Widely-admired clothes helped define the new elegance, colour and gravitas Mary Robinson , pictured, brought to the post. Clothes also echoed the Robinson message. Soft lilacs, purple or mossy-greens accentuated a fresh determination to take a once-stuffy Presidency out to ordinary people with a sympathetic message.

Robinson couture made her favourite designer, Dublin's Louise Kennedy, nationally-known, starting with a stunning amethyst-purple tailored silk- moire jacket for her 1990 inauguration. It was particularly memorable as she was surrounded there by a sartorial legacy of the old order, an entirely elderly male political establishment in grey suits.

As would-be successors set out their stalls last week, matching that style legacy was clearly going to be important. Fianna Fail's Mary McAleese appeared after her nomination in a neatly-tailored regal black suit with a pale gold silk blouse and pearls.

The favourite, anti-nuclear campaigner Adi Roche, appeared in an arresting lemon two-piece, then in a long dark outfit and characteristic quirky ear-rings, suggesting a youthful radical edge over older rivals.

Fine Gael's Mary Banotti's official photo saw her in immaculate dark jacket with distinguished top-stitching and gleaming white blouse with a more glamorous deep neck-line than normal for the office. Dana was less flamboyant, in a plain bright blazer and staid ankle-length flowery dress.

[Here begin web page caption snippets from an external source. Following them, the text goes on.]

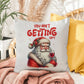 Christmas Pillow -  You Ain't Getting Sh*t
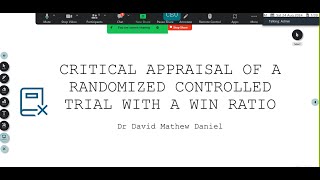 CRITICAL APPRAISAL OF A RANDOMIZED CONTROLLED TRIAL WITH A WIN RATIO  Dr David Mathew Daniel [upl. by Oidale676]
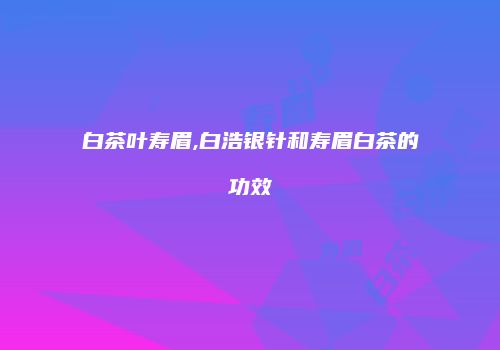 白茶叶寿眉,白浩银针和寿眉白茶的功效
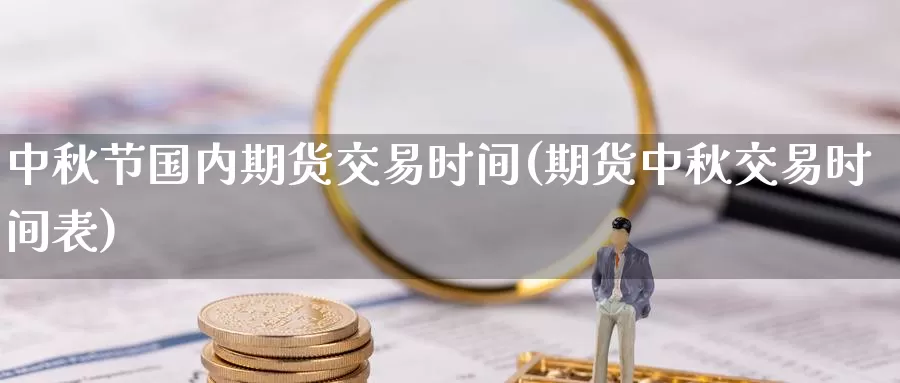 中秋节国内期货交易时间(期货中秋交易时间表)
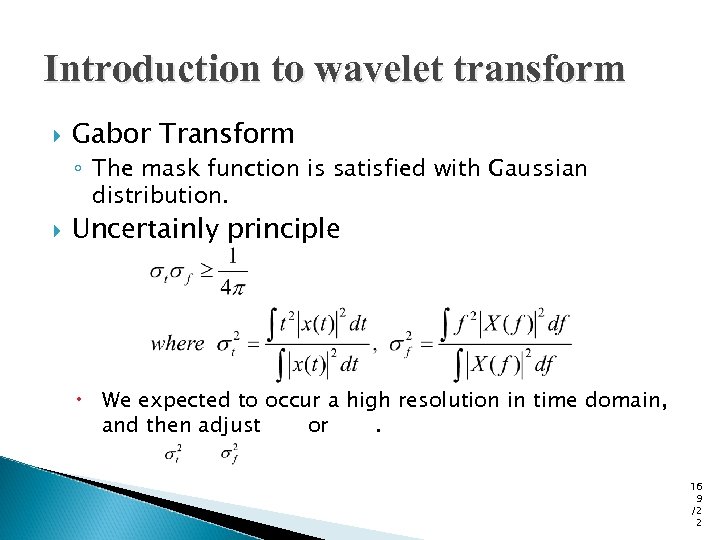 Introduction to wavelet transform Gabor Transform ◦ The mask function is satisfied with Gaussian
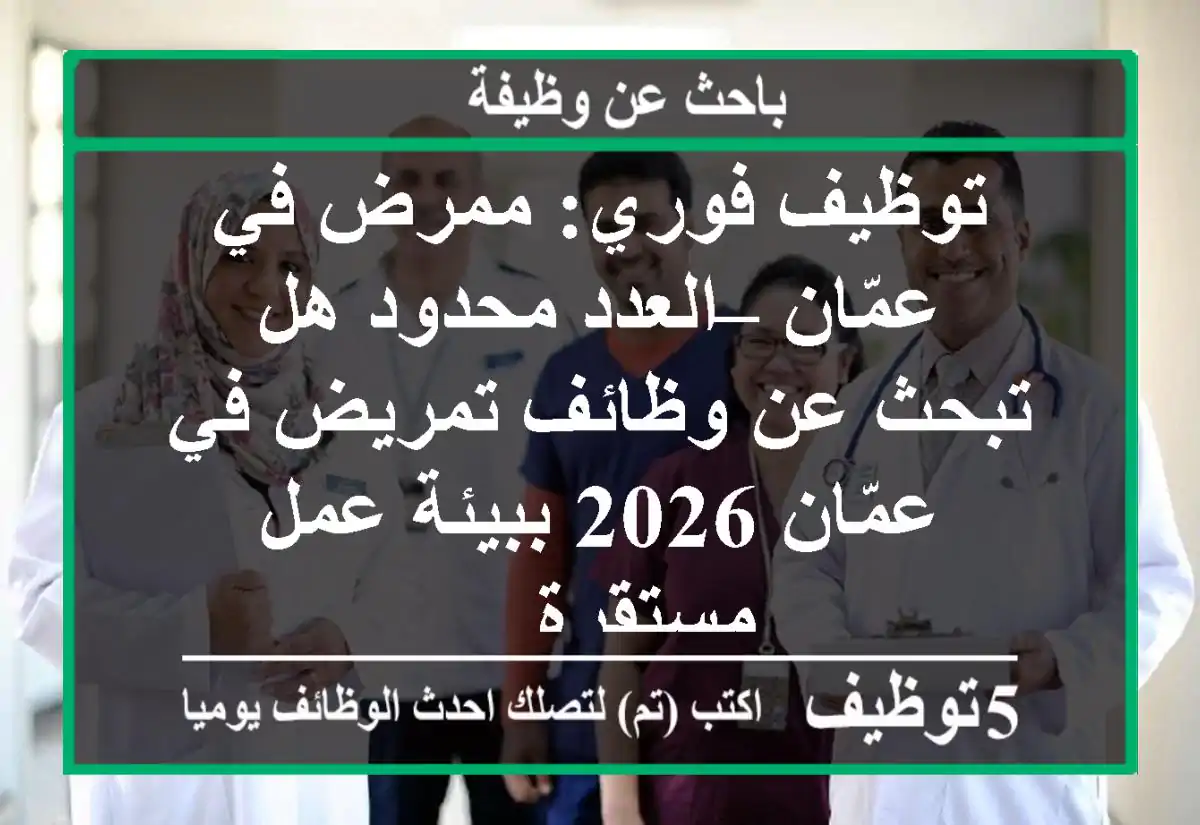 توظيف فوري: ممرض في عمّان – العدد محدود هل تبحث عن وظائف تمريض في عمّان 2026 ببيئة عمل مستقرة ...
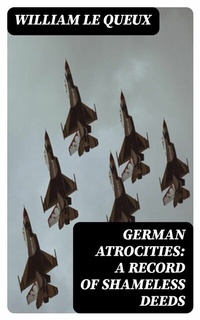 Abbildung von: German Atrocities: A Record of Shameless Deeds - DigiCat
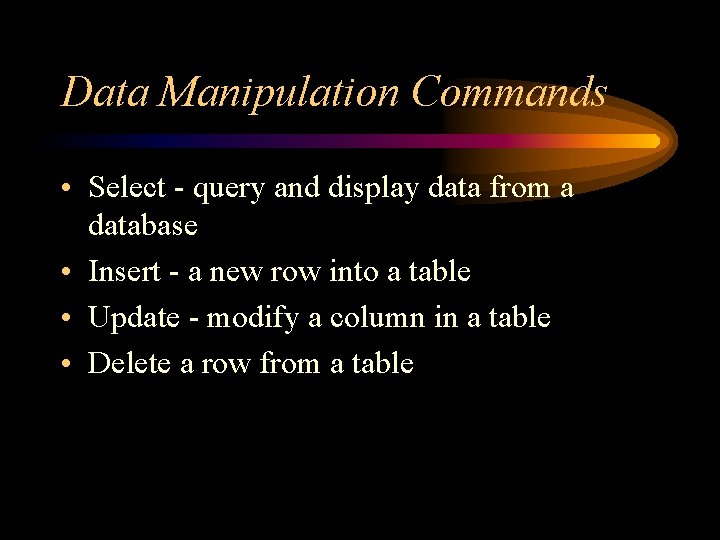 Data Manipulation Commands • Select - query and display data from a database •
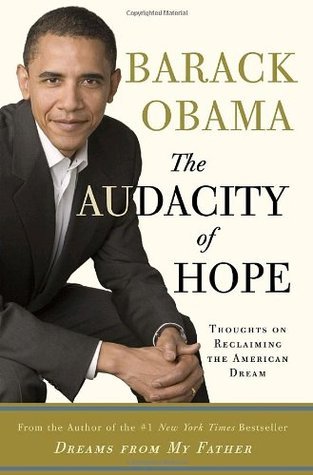 Book cover of The Audacity of Hope: Thoughts on Reclaiming the American Dream by Barack Obama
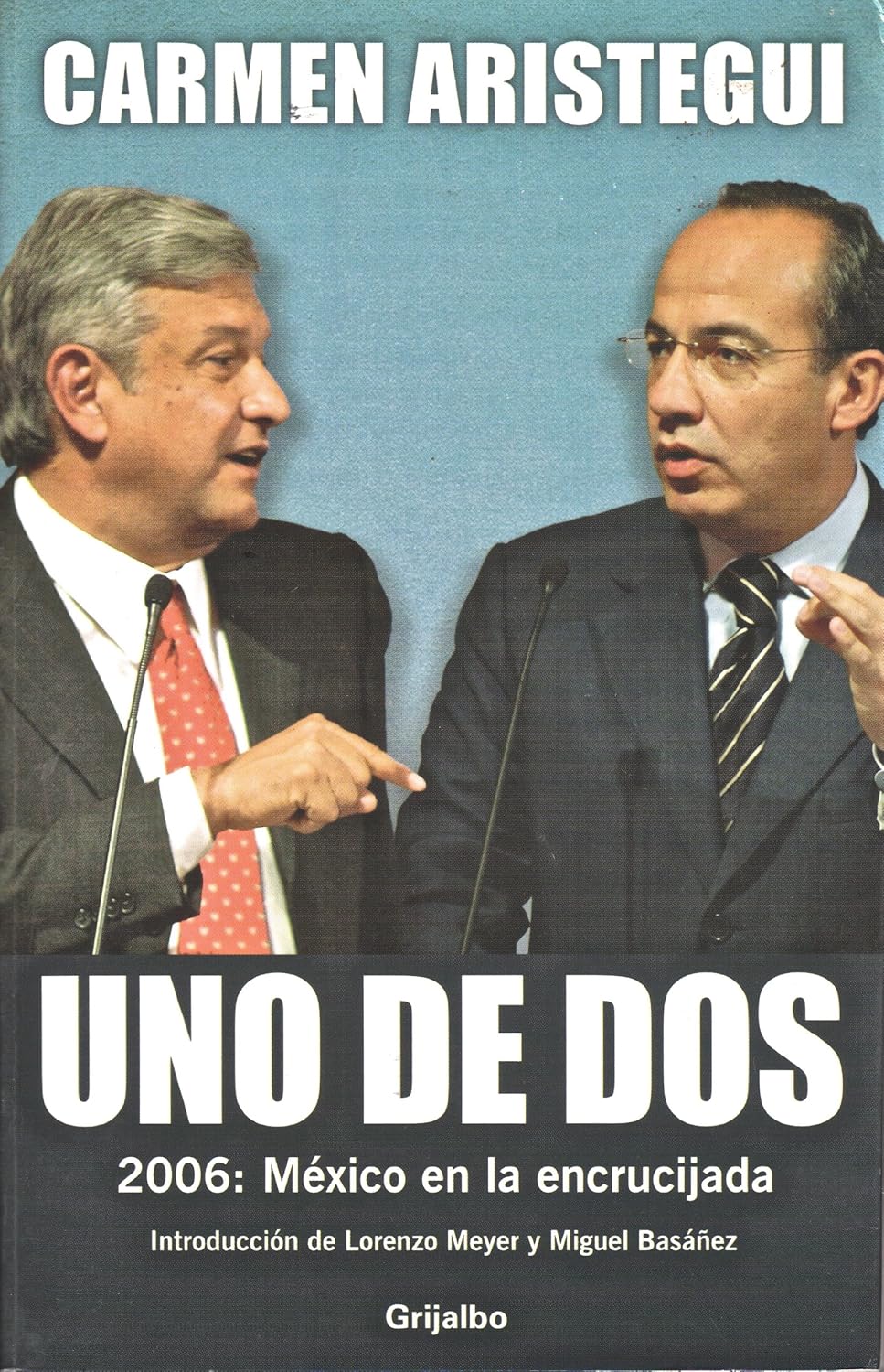 https://www.amazon.com/-/es/Uno-Dos-2006-Mexico-Encrucijada/dp/9685964017/ref=sr_1_6?__mk_es_US=%C3%85M%C3%85%C5%BD%C3%95%C3%91&crid=338M2IRDUDXW3&dib=eyJ2IjoiMSJ9.AaDr5xj7HA0Q9fCpLM1J9jKUuokXKQ377XrCqxykzJm2AbMDlCL_uBX3ycXavaOE-M-ZSwZhU3Tt_1CR1VA_sr2L3Pgsft7LEXZcmpRl_92wh9f0Z9slI_FS7WpMKLxM1hQE8H2pi4Huvr7kPnvpMWp52Juy4hxWArFFPFfawsdDv_L8BFKiOCG8jJv2-Pzc4Szlc1KlmR1Q9Ejr0fsIM0MtFtSyOufqADbQod9DiuU.MatI-c0m5cSo3Kv7Vxiuf0q0nW8xfJSZxQ759zo3P94&dib_tag=se&keywords=Carmen+Aristegui&qid=1732894974&s=digital-text&s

Such stylistic emphasis may seem superficial, but in the last poll a key turning-point was Mrs Robinson's "makeover", turning a frumpy barrister, hair blowing to the winds, into a vision of career-woman smartness, sporting designer specs and newly-discovered legs. Mrs Robinson, first female head of state in a country still to produce a woman premier, drew curious interest over how differently she would appear from male predecessors.

Irish elections have long seen US-influenced personality advertising. The recent election hinged on a powerful poster-image of Bertie Ahern, now Taoiseach, as the epitome of concern above the slogan "People before politics".